- [DOCUMENT SEGMENT]
Chapter 2, Problem 13E

Interpretation Introduction

(a)

Interpretation:

Two unit factors for the given metric relationships are to be stated.

Concept introduction:

The metric system unit is the unit system which is accepted as the standard system of unit internationally. The nonmetric units are the common unit system which is not standard for the parameter to be calculated. The unit factors are calculated by taking the ratio of two equivalent measurement systems.

Answer to Problem 13E

Two unit factors for the given metric relationships are $\frac{1\text{km}}{1\times {10}^3\text{m}}$ and $\frac{1\times {10}^3\text{m}}{1\text{km}}$.

Explanation of Solution

The kilo $\left(\text{k}\right)$ stands for a factor of ${10}^3$. $\text{"m"}$ is the symbol used to denote meter.

The relation showing unit equation between meter $\left(\text{m}\right)$ and kilometers $\left(\text{km}\right)$ is given below as,

$1\text{km}=1\times {10}^3\text{m}$

The unit factors are calculated by taking the ratio of two equivalent measurement systems. Thus, the unit factor for meter $\left(\text{m}\right)$ and kilometers $\left(\text{km}\right)$ can be written as,

$\frac{1\text{km}}{1\times {10}^3\text{m}}$

Another unit factor can be written as,

$\frac{1\times {10}^3\text{m}}{1\text{km}}$

Conclusion

Two unit factors for the given metric relationships are $\frac{1\text{km}}{1\times {10}^3\text{m}}$ and $\frac{1\times {10}^3\text{m}}{1\text{km}}$.

Interpretation Introduction

(b)

Interpretation:

Two unit factors for the given metric relationships are to be stated.

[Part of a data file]
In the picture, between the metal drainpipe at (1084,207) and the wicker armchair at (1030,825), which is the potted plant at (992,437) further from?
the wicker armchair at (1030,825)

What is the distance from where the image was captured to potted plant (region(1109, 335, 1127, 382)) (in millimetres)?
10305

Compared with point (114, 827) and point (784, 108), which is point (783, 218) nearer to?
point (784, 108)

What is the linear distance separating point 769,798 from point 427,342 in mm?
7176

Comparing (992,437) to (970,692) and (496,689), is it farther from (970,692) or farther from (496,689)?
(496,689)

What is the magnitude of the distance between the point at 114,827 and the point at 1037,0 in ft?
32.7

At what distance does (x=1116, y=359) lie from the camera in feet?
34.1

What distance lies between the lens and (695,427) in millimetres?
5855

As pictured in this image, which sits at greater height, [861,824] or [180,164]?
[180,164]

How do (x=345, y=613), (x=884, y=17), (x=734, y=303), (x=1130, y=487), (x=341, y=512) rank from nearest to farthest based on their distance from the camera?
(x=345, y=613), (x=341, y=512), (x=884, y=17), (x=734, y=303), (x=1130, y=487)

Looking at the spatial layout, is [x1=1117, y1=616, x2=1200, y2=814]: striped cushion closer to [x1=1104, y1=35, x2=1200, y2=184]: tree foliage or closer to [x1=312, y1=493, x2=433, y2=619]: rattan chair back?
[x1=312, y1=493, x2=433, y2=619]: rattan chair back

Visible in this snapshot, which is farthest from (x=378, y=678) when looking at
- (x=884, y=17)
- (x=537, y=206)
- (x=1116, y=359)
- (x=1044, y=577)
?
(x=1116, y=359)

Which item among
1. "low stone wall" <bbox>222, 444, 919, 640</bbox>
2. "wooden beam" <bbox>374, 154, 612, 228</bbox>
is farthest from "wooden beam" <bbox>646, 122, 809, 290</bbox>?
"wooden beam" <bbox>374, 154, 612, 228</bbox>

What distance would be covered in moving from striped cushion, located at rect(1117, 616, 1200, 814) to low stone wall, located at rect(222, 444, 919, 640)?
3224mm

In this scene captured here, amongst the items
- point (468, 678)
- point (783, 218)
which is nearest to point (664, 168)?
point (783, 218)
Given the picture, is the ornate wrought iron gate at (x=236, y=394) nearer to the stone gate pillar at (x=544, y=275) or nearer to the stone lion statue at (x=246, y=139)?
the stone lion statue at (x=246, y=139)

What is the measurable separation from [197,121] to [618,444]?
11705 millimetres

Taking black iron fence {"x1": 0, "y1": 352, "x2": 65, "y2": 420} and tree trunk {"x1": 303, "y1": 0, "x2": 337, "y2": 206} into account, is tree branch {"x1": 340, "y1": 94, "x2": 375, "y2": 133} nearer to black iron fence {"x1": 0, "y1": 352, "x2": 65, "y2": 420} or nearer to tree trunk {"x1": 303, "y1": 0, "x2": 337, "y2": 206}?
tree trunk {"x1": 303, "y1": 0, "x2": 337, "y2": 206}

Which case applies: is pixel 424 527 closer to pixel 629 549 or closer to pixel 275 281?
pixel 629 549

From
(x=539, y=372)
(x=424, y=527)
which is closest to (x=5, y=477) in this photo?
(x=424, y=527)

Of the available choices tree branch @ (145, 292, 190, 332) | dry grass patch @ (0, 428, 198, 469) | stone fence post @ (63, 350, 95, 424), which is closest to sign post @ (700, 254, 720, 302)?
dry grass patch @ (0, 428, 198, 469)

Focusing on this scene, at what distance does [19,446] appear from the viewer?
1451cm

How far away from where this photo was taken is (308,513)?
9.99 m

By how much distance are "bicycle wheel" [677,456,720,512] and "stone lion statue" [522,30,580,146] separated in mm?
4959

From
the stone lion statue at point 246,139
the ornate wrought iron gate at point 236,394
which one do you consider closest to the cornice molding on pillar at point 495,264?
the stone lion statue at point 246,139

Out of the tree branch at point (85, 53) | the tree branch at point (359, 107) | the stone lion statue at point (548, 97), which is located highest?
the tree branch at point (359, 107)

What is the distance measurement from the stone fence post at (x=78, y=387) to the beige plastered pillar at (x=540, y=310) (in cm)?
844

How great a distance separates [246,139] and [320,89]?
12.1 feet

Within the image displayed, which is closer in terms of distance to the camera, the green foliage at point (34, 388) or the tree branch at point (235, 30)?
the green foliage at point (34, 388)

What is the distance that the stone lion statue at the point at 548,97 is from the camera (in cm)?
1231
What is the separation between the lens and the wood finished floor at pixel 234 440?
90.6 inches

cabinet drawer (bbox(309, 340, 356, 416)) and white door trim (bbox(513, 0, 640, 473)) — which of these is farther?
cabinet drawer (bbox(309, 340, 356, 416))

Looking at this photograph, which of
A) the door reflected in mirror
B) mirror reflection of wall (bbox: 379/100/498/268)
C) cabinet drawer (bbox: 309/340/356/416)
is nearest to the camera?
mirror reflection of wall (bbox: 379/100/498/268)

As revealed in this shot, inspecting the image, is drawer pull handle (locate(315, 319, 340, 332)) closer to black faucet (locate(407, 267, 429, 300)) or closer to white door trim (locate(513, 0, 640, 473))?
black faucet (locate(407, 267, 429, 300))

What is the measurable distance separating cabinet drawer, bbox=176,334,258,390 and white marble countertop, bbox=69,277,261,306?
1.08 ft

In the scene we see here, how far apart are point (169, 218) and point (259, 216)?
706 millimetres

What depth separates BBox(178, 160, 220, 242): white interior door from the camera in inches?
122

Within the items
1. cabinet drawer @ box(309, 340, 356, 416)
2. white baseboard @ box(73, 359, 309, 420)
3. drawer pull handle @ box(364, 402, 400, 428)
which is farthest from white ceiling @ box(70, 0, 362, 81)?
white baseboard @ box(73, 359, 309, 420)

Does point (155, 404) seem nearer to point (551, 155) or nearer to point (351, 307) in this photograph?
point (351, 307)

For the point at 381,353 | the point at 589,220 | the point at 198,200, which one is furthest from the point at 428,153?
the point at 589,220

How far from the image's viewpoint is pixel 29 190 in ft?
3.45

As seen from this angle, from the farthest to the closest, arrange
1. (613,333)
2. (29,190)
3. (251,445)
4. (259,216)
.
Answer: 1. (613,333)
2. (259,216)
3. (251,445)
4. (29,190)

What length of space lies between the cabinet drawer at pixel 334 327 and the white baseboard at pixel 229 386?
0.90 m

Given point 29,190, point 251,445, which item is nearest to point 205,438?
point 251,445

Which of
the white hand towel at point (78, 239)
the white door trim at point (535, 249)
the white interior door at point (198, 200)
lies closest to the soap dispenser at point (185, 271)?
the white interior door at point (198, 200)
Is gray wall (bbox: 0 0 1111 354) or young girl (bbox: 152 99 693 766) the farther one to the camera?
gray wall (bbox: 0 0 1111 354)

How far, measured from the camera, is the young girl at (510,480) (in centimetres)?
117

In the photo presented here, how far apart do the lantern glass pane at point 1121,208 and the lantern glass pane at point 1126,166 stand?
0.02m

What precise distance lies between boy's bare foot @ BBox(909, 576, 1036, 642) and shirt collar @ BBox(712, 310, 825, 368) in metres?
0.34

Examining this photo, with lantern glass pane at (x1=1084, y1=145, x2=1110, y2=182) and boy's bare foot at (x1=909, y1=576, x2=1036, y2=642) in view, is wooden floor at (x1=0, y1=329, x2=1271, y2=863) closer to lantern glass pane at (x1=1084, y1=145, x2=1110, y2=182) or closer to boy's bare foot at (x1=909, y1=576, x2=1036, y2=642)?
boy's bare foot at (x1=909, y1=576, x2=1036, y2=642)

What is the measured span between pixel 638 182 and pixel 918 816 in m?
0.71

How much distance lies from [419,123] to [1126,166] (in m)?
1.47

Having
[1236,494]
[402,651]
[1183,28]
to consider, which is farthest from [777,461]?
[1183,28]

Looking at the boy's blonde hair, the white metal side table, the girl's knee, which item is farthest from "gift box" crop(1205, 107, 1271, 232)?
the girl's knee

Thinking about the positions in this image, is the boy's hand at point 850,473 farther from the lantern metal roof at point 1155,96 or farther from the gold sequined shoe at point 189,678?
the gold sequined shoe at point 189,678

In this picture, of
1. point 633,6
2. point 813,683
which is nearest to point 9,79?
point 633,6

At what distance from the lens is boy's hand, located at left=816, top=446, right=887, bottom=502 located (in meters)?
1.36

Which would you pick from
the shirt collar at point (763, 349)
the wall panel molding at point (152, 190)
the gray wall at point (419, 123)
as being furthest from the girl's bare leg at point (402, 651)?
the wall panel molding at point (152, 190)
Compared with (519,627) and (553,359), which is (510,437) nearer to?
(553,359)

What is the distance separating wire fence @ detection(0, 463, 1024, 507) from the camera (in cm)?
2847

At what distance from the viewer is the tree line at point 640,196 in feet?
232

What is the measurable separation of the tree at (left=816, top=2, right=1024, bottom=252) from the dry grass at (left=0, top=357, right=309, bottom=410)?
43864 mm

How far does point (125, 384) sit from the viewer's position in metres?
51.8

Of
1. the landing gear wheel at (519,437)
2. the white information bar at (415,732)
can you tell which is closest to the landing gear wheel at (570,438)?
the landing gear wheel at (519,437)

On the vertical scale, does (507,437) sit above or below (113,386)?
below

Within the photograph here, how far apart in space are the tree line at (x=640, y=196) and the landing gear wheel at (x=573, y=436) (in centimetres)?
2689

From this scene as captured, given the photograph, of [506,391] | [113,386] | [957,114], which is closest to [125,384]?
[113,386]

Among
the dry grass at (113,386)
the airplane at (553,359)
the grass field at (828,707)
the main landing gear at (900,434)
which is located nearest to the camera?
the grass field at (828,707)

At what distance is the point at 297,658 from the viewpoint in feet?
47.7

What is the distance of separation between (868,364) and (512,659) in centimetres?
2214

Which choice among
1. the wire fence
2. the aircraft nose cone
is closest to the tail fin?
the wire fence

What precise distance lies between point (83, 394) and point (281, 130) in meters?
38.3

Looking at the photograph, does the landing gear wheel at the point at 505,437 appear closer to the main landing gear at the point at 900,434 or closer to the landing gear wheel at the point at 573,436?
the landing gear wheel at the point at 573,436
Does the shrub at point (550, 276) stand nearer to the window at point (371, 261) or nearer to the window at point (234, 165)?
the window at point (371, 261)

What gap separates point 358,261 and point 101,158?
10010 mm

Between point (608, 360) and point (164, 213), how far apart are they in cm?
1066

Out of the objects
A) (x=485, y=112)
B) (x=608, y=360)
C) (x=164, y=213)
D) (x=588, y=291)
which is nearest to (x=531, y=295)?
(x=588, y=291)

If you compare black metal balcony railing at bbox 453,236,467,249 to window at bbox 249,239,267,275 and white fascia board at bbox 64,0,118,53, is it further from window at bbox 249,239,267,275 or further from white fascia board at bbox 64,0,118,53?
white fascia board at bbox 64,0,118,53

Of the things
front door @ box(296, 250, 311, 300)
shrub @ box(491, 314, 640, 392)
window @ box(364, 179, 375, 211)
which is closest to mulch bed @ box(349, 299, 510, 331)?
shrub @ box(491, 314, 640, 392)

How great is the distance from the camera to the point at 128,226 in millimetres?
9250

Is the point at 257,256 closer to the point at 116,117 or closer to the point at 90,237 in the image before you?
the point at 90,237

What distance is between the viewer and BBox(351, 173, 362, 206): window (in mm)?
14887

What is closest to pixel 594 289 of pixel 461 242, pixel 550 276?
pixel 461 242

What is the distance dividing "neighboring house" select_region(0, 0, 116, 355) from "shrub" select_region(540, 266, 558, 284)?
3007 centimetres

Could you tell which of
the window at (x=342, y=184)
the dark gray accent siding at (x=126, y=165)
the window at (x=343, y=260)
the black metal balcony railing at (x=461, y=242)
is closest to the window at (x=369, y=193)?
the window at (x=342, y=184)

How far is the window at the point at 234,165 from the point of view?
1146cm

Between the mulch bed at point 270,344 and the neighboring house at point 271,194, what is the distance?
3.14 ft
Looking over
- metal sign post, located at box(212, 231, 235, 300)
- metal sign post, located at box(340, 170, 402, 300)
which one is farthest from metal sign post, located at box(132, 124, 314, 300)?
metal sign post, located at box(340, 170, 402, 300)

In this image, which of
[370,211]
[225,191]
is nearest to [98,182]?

- [WHAT YOU ARE ASKED TO DO] According to the unit-factor solution, what factor does the prefix kilo stand for?

- [OUTPUT OF THE EXERCISE] A factor of 10³.